- Übungsaufgaben:
a: Warum sollen die Angeschriebenen laut dem Brief an die Gefangenen in Sangerhausen Tag und Nacht zu Gott seufzen, schreien und bitten? Antworte in ein bis drei Sätzen.
b: Führe den Brief an die Gefangenen in Sangerhausen im selben Ton nach seinem letzten Satz weiter.

- Vorliegender Text:
Allen geliebeten Brüdern in Christo des tyrannischen Gefengnis zu
Sangerhausen Gnad und Fried mit der reinen,
ungedichten Furcht Gotts anstatt meines Grußes! Es hat Jesus
Christus, der zarte Sohn Gotts, mit klaren Worten gesaget,
und seine geliebten Aposteln und Freunde mit betrubten Worten in der
heiligen Mahlzeit seines Abendessens zuvorn gesaget
alle Gelegenheit, wie es sich begeben sollt, wie sich die wollustige
Welt samt den Wutrichen wurde stellen, so die
auserwehlten Menschen wurden den gekreuzigiten Christum anfahn zu
erkennen und zum rechten Glauben zu greifen.
Und sprach also (Johannis am 16.): "Ihr sollt euch nicht doran
ergern, dann die Gottlosen werden euch aus der Gemein
vorstoßen, und kummt die Stunde, daß sie sich werden dunken lassen,
wenn sie euch wurgen, sie haben Gott einen Dienst
doran getan." Diese Wort sollt ihr wohl beherzigen und in euers
Herzen Grund schließen, nachdem sich itzt
die fehrliche Zeit, dovon der heilige Paulus gesaget hat, begiebt,
daß ein itzlicher, der do gerne recht
tet und sich zum heiligen Evangelio neigen wollt, muß vor den
Gottlosen ein Ketzer, ein Schalk und Bube, oder
wie sie es erdenken mugen, gehalten werden. Nu ich aber durch
etliche fromme Menschen vorstendiget bin, wie ihr
aufs hochste betrubet seid und doch angelobet den tollen,
wahnsinnigen Menschen und Tyrannen, euch wieder
einzustellen ins Gefengnis, und dorzu meins Rats zu brauchen
begehrt, kann ich euch aus christlicher Pflicht
nit wegern, aber ihr musset euch auch desselbigen halten. Nachdem
aber ihr gerne wollet euer Gewissen bewahrn,
so ist das ein Anfang darzu, daß ihr die reine,
rechtschaffene Forcht Gotts vor euch nehmet und lernet Gott allein
uber alle Kreaturen in Himmel und auf Erden furchten.
Und aus der Furcht werdet ihr wissen und lernen, was ihr tuen und
lassen sollet, das Gott wohl gefellet. Dann ein
Anfang der Weisheit Gotts ist die Forcht Gotts, als im hunderten und
10. Psalmen der Geist Gotts saget und im Buch
der Beispruch am 1. Kap. Darum sollet ihr Tag und Nacht mit ganzem
Herzen seufzen zu Gott und schreien und bitten,
daß er euch lerne alleine Gott forchten. Dann so ihr dieselbige
reine Gottesfurchte nit habet, so werdet ihr in keiner
Anfechtung mugen bestehen. Habt ihr aber dieselbige, so werdet ihr
vor allen Tyrannen den Sieg behalten, und sie werden
so jemmerlich zuschanden, daß nit zu sagen ist. Nu lehret aber die
Furcht Gotts, wie ein frommer Mensch soll gelassen
stehen um Gotts willen und sich erwegen seins Leibs, Guts, Haus
und Hof, Kinder und Weiber, Vater und Mutter samt
der ganzen Welt. Oh, das ist aber ein mechtiger Greuel den
fleischlichen Menschen, die ihr Leben lang alle ihr
Vornunft dorauf erstreckt han, daß sie mochten Nahrung erwerben,
und nicht weiter gedacht. Haben gemeint, Gott wurde
sie doch wohl selig machen, wann sie schlechtes gleubten, was ein
ander gleubet. So toll und töricht
ist itzt die ganze Welt, und will niemand gelassen stahn um Gotts
willen, so doch der Herre klerlich saget
im heiligen Evangelio (Matt, am 10.): "Wer do etwas uber mich
liebet, der ist meiner nicht wirdig."

Datensätze zu räumlichen Beziehungen
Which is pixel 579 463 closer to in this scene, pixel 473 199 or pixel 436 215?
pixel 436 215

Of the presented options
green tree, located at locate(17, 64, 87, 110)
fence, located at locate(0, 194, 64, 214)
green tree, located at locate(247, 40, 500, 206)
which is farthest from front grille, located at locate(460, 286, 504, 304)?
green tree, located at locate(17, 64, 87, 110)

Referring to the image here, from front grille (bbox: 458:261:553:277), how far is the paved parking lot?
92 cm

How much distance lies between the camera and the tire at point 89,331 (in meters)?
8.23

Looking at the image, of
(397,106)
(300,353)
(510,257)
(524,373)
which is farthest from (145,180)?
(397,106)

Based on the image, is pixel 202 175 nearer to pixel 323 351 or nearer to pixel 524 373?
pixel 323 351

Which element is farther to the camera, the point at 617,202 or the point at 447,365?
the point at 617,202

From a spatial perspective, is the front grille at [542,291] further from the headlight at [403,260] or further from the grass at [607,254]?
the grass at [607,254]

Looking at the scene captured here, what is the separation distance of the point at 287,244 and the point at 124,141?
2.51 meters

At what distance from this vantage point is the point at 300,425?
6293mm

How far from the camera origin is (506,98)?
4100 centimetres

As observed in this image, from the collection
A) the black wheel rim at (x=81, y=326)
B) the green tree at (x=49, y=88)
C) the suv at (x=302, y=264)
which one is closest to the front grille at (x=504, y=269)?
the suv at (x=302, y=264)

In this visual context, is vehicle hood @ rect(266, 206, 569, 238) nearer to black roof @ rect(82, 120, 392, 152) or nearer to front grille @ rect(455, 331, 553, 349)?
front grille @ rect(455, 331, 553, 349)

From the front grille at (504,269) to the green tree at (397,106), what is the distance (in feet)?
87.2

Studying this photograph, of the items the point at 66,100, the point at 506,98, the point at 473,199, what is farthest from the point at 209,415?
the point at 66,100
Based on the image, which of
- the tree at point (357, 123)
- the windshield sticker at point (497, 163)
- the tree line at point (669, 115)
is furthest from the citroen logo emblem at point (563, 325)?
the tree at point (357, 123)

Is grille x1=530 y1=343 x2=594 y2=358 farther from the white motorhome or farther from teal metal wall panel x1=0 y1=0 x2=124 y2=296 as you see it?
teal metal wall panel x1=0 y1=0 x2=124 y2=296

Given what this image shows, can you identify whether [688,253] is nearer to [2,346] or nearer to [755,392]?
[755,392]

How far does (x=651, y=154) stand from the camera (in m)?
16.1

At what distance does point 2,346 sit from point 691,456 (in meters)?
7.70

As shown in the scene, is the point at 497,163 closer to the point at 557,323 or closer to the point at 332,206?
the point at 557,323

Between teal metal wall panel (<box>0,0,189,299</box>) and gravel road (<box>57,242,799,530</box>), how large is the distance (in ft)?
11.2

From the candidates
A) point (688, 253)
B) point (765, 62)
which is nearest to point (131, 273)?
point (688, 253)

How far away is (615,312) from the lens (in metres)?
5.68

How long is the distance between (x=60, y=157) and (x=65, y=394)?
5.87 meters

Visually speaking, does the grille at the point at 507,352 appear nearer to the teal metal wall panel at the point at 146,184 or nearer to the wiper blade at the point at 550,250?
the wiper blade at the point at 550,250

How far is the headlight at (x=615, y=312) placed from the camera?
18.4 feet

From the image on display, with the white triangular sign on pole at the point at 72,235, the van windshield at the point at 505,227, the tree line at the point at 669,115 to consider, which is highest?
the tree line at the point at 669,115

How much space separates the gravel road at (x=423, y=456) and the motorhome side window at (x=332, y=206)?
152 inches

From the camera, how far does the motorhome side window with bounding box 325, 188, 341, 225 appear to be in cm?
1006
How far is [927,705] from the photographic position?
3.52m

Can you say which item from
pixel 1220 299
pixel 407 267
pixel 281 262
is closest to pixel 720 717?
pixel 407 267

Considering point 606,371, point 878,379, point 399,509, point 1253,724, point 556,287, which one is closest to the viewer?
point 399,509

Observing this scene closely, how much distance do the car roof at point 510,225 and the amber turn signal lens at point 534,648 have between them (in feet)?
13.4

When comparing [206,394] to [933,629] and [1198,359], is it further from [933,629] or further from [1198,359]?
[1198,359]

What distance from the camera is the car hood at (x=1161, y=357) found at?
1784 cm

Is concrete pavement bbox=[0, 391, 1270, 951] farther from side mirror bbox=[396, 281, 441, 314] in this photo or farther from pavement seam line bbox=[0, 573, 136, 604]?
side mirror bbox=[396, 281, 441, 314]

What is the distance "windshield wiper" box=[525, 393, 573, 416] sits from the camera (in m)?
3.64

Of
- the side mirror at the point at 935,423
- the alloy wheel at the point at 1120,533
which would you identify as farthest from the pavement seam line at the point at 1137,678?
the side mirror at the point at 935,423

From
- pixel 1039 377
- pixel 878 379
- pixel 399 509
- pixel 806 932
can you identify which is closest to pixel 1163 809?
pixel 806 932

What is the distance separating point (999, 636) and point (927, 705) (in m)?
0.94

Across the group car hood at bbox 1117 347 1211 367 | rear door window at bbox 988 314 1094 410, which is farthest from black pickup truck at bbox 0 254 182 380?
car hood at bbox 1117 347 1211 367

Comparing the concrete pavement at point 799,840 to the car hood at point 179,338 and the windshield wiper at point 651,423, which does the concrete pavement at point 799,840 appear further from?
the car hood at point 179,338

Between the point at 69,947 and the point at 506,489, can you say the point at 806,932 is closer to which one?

- Lösungen:
a: Sie sollen bitten, dass Gott sie lehre, allein ihn zu fürchten. Ohne diese reine Gottesfurcht könnten sie in keiner Anfechtung bestehen. Mit ihr aber würden sie vor allen Tyrannen den Sieg behalten.

b:
Doselbst spricht Christus, der Sohn Gotts, die rechte Art des
Glaubens aufs hochste aus. Sollt ihr nu Christen sein
und gleuben in Christum Jesum, daß er euch erloset hab, so mußt
ihr an der reinen Forcht Gotts anheben, dann sie ist
ein Anfang zum Glauben, wie oben berührt. Summa summarum neben
Gott mußt ihr nichts forchten, gleich so wenig als
neben dem lebendigen Gott ein Abgott soll angebeten werden. Do muß
kein Entschuldigung sein, sonder die stracke
Bahne nausen gegangen. Wenn euch euer Furst oder sein Befehlshaber
gebeut, ihr sollet hie oder dohin nit gehen,
zu hören das Wort
Gotts, oder vorloben, nicht mehr dohin zu gehen, sollt ihr
keinerlei Weise vorloben, dann alsdo wird Menschenforcht
an die Statt der Furcht Gotts dargestellet und euch zum Abgott
aufgericht. Wollet ihr nun denken, was ihr wollet
wohltun eurem Fursten und Gott, das werdet ihr nicht mugen tuen,
dann alles, was sich neben Gott auflehnet und will
gefurchtet sein, das ist gewiß der Teufel selber. Do habt Achtung
auf! Wann nun die Wutrichte wollen vorgeben, ihr
sollet euern Fursten und Herren gehorsam sein, so habt ihr zu
antworten: Ein Furst und Landesherre ist über zeitliche
Guter dargestellt zu regieren, und sein Gewalt erstreckt sich auch
nicht weiter, und das ist auch die Meinung Sankt Peters
und Pauls, do sie von der Gewalt der Menschen schreiben. Darum
sollet ihr euch keck erbieten und sagen: Lieber Herre,
lieber Herr Hauptmann, so unser Herr, der Furst, am selbigen Schoß
und Zinsen, die wir ihm jehrlich gebn, nicht genug hat,
so nehm er all unser Guter dazu, das wollen wir ihm gerne
gestendig sein; aber unser Seelen soll er gar nicht regieren, dann
in den Sachen muß man Gott meher gehorsam sein dann den Menschen;
do macht aus, was ihr wollet! Tut ihr uns etwas daruber
zu Leide, so wollen wir das der ganzen Welt klagen und zu erkennen
geben, so wird sie doch sehen und horen,
warum wir leiden, wollen wir doch an zeitlichen Dingen tuen und
lassen alles, was euern Augen wohl gefellet.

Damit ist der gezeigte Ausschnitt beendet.